DIRECTION> Every line of the records must be repeated exactly; pictures stay out.

Image-based spatial reasoning data:
-*-*-

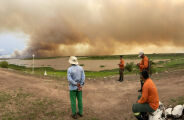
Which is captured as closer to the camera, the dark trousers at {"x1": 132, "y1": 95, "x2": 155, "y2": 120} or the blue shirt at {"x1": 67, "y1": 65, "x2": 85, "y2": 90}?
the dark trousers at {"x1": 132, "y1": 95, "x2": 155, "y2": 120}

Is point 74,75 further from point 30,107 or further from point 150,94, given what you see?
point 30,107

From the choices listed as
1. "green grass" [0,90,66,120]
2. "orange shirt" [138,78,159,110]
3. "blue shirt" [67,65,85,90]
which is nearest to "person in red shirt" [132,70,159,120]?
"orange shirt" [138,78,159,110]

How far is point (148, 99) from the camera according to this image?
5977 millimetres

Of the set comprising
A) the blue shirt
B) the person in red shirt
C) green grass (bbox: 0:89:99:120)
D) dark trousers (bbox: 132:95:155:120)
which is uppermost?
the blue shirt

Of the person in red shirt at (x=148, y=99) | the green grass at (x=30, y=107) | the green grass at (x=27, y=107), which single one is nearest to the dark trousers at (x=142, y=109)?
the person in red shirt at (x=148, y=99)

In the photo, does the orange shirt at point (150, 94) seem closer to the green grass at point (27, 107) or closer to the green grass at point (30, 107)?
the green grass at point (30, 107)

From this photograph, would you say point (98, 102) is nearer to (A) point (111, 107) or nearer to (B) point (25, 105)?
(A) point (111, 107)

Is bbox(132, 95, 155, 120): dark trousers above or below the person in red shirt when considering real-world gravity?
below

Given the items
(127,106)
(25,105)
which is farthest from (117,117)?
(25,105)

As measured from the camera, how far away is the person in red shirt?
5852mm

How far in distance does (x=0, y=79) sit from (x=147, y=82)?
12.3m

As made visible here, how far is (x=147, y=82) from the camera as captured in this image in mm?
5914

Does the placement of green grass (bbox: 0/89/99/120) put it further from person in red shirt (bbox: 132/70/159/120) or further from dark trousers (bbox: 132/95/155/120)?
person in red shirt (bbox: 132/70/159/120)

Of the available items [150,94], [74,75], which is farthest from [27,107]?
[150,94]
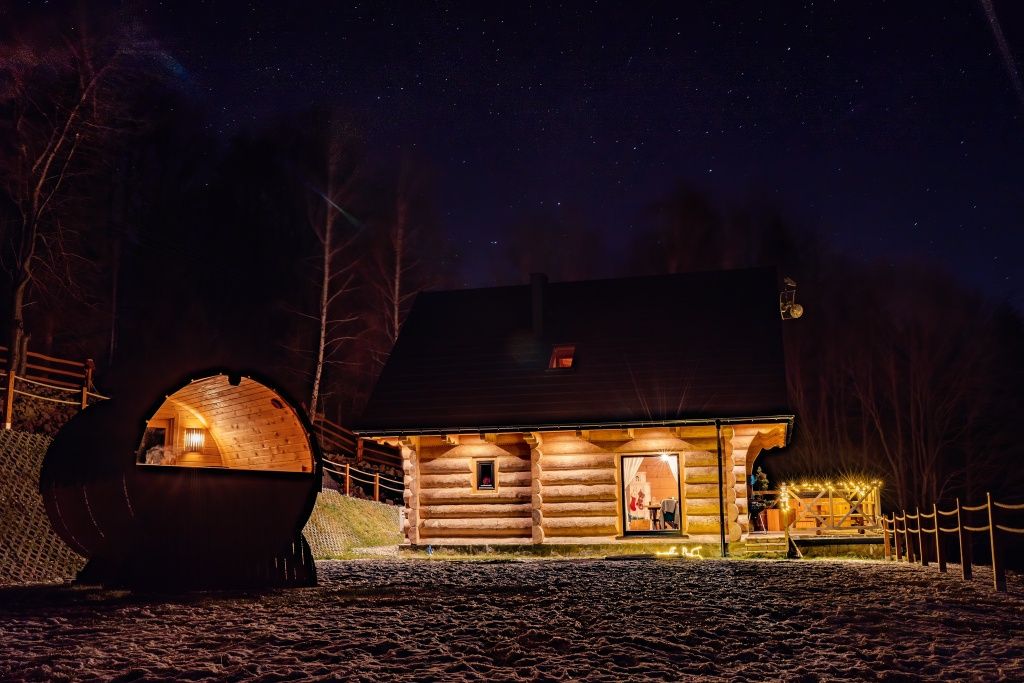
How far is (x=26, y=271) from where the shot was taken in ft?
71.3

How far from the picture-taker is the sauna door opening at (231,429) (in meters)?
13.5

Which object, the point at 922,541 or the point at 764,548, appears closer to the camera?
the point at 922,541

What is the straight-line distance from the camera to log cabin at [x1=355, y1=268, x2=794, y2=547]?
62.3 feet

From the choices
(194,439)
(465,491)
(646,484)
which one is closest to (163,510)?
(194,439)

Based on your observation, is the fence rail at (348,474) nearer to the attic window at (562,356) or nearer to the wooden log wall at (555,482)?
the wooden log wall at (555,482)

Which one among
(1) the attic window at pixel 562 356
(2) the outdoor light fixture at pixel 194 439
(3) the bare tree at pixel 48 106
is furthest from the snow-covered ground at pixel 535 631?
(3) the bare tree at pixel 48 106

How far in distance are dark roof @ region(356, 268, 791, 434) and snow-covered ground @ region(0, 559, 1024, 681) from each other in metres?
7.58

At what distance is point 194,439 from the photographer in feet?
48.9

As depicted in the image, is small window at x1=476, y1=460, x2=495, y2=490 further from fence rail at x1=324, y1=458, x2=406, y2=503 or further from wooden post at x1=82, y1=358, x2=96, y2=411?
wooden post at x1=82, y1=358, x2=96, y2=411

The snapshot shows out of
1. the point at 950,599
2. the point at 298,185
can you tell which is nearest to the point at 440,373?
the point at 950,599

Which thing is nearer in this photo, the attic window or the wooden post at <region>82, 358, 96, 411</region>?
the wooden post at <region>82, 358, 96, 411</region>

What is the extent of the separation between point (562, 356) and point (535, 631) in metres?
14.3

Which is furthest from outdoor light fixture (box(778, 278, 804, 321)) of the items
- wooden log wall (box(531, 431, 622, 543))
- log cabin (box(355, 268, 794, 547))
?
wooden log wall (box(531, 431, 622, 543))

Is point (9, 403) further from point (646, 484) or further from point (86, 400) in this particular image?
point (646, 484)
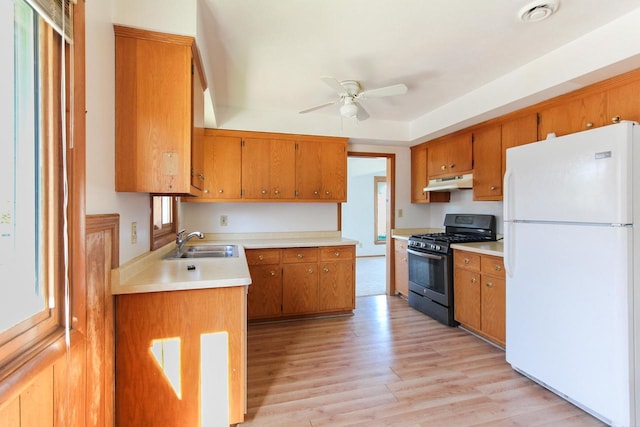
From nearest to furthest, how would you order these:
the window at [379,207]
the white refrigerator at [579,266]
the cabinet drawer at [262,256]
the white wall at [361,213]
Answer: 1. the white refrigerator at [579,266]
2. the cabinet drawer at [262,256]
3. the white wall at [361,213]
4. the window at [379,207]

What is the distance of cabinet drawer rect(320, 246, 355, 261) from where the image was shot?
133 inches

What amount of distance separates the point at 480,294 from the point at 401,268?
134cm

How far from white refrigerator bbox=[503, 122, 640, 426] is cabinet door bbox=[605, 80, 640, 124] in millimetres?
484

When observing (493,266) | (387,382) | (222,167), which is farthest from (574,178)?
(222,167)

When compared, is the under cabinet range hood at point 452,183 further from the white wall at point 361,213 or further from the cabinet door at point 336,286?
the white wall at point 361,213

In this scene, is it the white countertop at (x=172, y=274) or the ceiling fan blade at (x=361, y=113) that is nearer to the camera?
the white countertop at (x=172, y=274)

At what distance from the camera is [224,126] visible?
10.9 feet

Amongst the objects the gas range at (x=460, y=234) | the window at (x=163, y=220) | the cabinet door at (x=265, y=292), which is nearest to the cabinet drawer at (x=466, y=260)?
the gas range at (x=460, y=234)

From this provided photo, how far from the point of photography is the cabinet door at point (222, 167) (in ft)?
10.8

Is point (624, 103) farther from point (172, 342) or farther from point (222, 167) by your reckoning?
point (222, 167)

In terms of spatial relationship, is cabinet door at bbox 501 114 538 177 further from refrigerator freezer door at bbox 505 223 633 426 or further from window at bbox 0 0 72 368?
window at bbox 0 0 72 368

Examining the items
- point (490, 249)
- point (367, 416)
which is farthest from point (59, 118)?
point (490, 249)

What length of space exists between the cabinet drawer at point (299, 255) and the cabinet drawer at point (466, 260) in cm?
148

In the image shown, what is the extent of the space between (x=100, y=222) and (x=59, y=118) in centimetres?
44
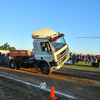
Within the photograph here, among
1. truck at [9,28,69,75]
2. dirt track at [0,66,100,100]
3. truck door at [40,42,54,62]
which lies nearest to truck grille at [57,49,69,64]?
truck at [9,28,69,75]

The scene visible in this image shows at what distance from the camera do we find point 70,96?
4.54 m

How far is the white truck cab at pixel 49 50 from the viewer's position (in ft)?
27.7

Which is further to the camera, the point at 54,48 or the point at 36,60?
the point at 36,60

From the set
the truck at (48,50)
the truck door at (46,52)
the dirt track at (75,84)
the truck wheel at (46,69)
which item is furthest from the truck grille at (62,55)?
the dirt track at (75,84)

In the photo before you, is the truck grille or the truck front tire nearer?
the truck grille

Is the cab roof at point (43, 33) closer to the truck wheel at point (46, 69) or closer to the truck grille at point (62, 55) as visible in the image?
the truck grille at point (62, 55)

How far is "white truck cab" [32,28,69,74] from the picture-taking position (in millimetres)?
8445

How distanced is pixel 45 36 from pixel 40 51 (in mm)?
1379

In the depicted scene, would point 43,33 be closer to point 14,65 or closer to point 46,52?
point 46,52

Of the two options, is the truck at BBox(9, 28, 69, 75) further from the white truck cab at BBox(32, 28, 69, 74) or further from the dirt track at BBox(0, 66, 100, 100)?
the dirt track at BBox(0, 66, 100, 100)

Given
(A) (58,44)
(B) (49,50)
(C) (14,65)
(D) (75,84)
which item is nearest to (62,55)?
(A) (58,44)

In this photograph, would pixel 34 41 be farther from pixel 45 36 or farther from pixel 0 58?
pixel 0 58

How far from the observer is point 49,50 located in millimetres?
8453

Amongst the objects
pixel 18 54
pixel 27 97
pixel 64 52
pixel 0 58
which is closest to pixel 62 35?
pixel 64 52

-*-*-

RESULT OF THIS EXERCISE>
Which is captured as closer to the camera, the dark trousers at {"x1": 132, "y1": 95, "x2": 155, "y2": 120} or the blue shirt at {"x1": 67, "y1": 65, "x2": 85, "y2": 90}?
the dark trousers at {"x1": 132, "y1": 95, "x2": 155, "y2": 120}

Is point 74,75 further from point 30,107 or further from point 150,94, given what you see?
point 30,107

From the choices listed as
1. "green grass" [0,90,66,120]
2. "orange shirt" [138,78,159,110]
3. "blue shirt" [67,65,85,90]
which is nearest to "person in red shirt" [132,70,159,120]?
"orange shirt" [138,78,159,110]

How far is point (148, 99) from the camera according to this image?
5977 millimetres

Of the set comprising
A) the blue shirt
B) the person in red shirt
C) green grass (bbox: 0:89:99:120)
D) dark trousers (bbox: 132:95:155:120)
which is uppermost?
the blue shirt

Of the person in red shirt at (x=148, y=99) | the green grass at (x=30, y=107) | the green grass at (x=27, y=107), which single one is nearest to the dark trousers at (x=142, y=109)?
the person in red shirt at (x=148, y=99)

In the photo, does the orange shirt at point (150, 94) seem closer to the green grass at point (27, 107) or closer to the green grass at point (30, 107)?
the green grass at point (30, 107)

From this photograph, would you say point (98, 102) is nearer to (A) point (111, 107) or nearer to (B) point (25, 105)?
(A) point (111, 107)

Is bbox(132, 95, 155, 120): dark trousers above or below the person in red shirt when considering real-world gravity?
below

Given the items
(127,106)
(25,105)
which is farthest from (117,117)?
(25,105)

As measured from the camera, how far away is the person in red shirt?
5852mm

How far in distance does (x=0, y=79) sit from (x=147, y=82)?
12.3m

As made visible here, how far is (x=147, y=82) from the camera as captured in this image in mm?
5914

Does the placement of green grass (bbox: 0/89/99/120) put it further from person in red shirt (bbox: 132/70/159/120) or further from dark trousers (bbox: 132/95/155/120)?
person in red shirt (bbox: 132/70/159/120)

Of the available items [150,94], [74,75], which is farthest from [27,107]?
[150,94]
How far is (x=26, y=271) from where the shot was taken in ft?
71.3

How far from the picture-taker is the sauna door opening at (231,429) (in meters)?
13.5

Which object, the point at 922,541 or the point at 764,548, appears closer to the camera?
the point at 922,541

What is the straight-line distance from the camera to log cabin at [x1=355, y1=268, x2=794, y2=547]?
62.3 feet

From the choices
(194,439)
(465,491)
(646,484)
which one is closest to (163,510)?
(194,439)

Based on your observation, is the fence rail at (348,474) nearer to the attic window at (562,356) or nearer to the wooden log wall at (555,482)?
the wooden log wall at (555,482)

Which one among
(1) the attic window at pixel 562 356
(2) the outdoor light fixture at pixel 194 439
(3) the bare tree at pixel 48 106
is furthest from the snow-covered ground at pixel 535 631?
(3) the bare tree at pixel 48 106

How far in distance are dark roof @ region(356, 268, 791, 434) and snow-covered ground @ region(0, 559, 1024, 681) from each other in metres?
7.58

At what distance is point 194,439 from the photographer in feet?
48.9

As depicted in the image, is small window at x1=476, y1=460, x2=495, y2=490 further from fence rail at x1=324, y1=458, x2=406, y2=503 or further from wooden post at x1=82, y1=358, x2=96, y2=411?
wooden post at x1=82, y1=358, x2=96, y2=411

The snapshot shows out of
1. the point at 950,599
2. the point at 298,185
can you tell which is nearest to the point at 440,373?
the point at 950,599

Which thing is nearer in this photo, the attic window or the wooden post at <region>82, 358, 96, 411</region>?
the wooden post at <region>82, 358, 96, 411</region>

What is the extent of the separation between point (562, 356) and point (535, 631) in metres?
14.3

Which is furthest from outdoor light fixture (box(778, 278, 804, 321)) of the items
- wooden log wall (box(531, 431, 622, 543))
- log cabin (box(355, 268, 794, 547))
?
wooden log wall (box(531, 431, 622, 543))

Is point (9, 403) further from point (646, 484) or further from point (86, 400) in this particular image?
point (646, 484)
From nearest to furthest, how would you order these:
the window at [379,207]
the white refrigerator at [579,266]
the cabinet drawer at [262,256]
the white wall at [361,213]
Answer: 1. the white refrigerator at [579,266]
2. the cabinet drawer at [262,256]
3. the white wall at [361,213]
4. the window at [379,207]

What is the distance of cabinet drawer rect(320, 246, 355, 261) from where the image was shot?
133 inches

What amount of distance separates the point at 480,294 from the point at 401,268?
134cm

How far from white refrigerator bbox=[503, 122, 640, 426] is cabinet door bbox=[605, 80, 640, 124] in millimetres?
484

When observing (493,266) | (387,382) | (222,167), which is farthest from (574,178)?
(222,167)

When compared, is the under cabinet range hood at point 452,183 further from the white wall at point 361,213 or further from the cabinet door at point 336,286?
the white wall at point 361,213

In this scene, is it the white countertop at (x=172, y=274) or the ceiling fan blade at (x=361, y=113) that is nearer to the camera?
the white countertop at (x=172, y=274)

At what distance from the camera is [224,126] visible?
10.9 feet

Amongst the objects the gas range at (x=460, y=234) | the window at (x=163, y=220) | the cabinet door at (x=265, y=292), which is nearest to the cabinet drawer at (x=466, y=260)?
the gas range at (x=460, y=234)

From this provided photo, how far from the point of photography is the cabinet door at point (222, 167) (in ft)?
10.8

Is point (624, 103) farther from point (172, 342) or farther from point (222, 167) by your reckoning?
point (222, 167)

In terms of spatial relationship, is cabinet door at bbox 501 114 538 177 further from refrigerator freezer door at bbox 505 223 633 426 or further from window at bbox 0 0 72 368?
window at bbox 0 0 72 368

Examining the items
- point (490, 249)
- point (367, 416)
which is farthest from point (59, 118)?
point (490, 249)

What length of space exists between the cabinet drawer at point (299, 255) and the cabinet drawer at point (466, 260) in cm?
148

In the image shown, what is the extent of the space between (x=100, y=222) and (x=59, y=118) in centimetres?
44
Within the photograph here, among
1. truck at [9,28,69,75]
2. dirt track at [0,66,100,100]
3. truck door at [40,42,54,62]
which lies nearest to truck grille at [57,49,69,64]?
truck at [9,28,69,75]

The scene visible in this image shows at what distance from the camera do we find point 70,96?
4.54 m

How far is the white truck cab at pixel 49 50 from the viewer's position (in ft)?
27.7

Which is further to the camera, the point at 54,48 or the point at 36,60?
the point at 36,60

From the set
the truck at (48,50)
the truck door at (46,52)
the dirt track at (75,84)
the truck wheel at (46,69)
which item is furthest from the truck grille at (62,55)?
the dirt track at (75,84)

In the photo before you, is the truck grille or the truck front tire nearer?
the truck grille

Is the cab roof at point (43, 33) closer to the truck wheel at point (46, 69) or closer to the truck grille at point (62, 55) as visible in the image?
the truck grille at point (62, 55)

How far is "white truck cab" [32,28,69,74] from the picture-taking position (in millimetres)?
8445

How distanced is pixel 45 36 from pixel 40 51 (in mm)?
1379

In the depicted scene, would point 43,33 be closer to point 14,65 or closer to point 46,52?
point 46,52

Of the two options, is the truck at BBox(9, 28, 69, 75) further from the white truck cab at BBox(32, 28, 69, 74) or further from the dirt track at BBox(0, 66, 100, 100)?
the dirt track at BBox(0, 66, 100, 100)

Given
(A) (58,44)
(B) (49,50)
(C) (14,65)
(D) (75,84)
which item is nearest to (62,55)?
(A) (58,44)

In this photograph, would pixel 34 41 be farther from pixel 45 36 or farther from pixel 0 58?
pixel 0 58

How far from the observer is point 49,50 located in millimetres?
8453

Amongst the objects
pixel 18 54
pixel 27 97
pixel 64 52
pixel 0 58
which is closest to pixel 62 35?
pixel 64 52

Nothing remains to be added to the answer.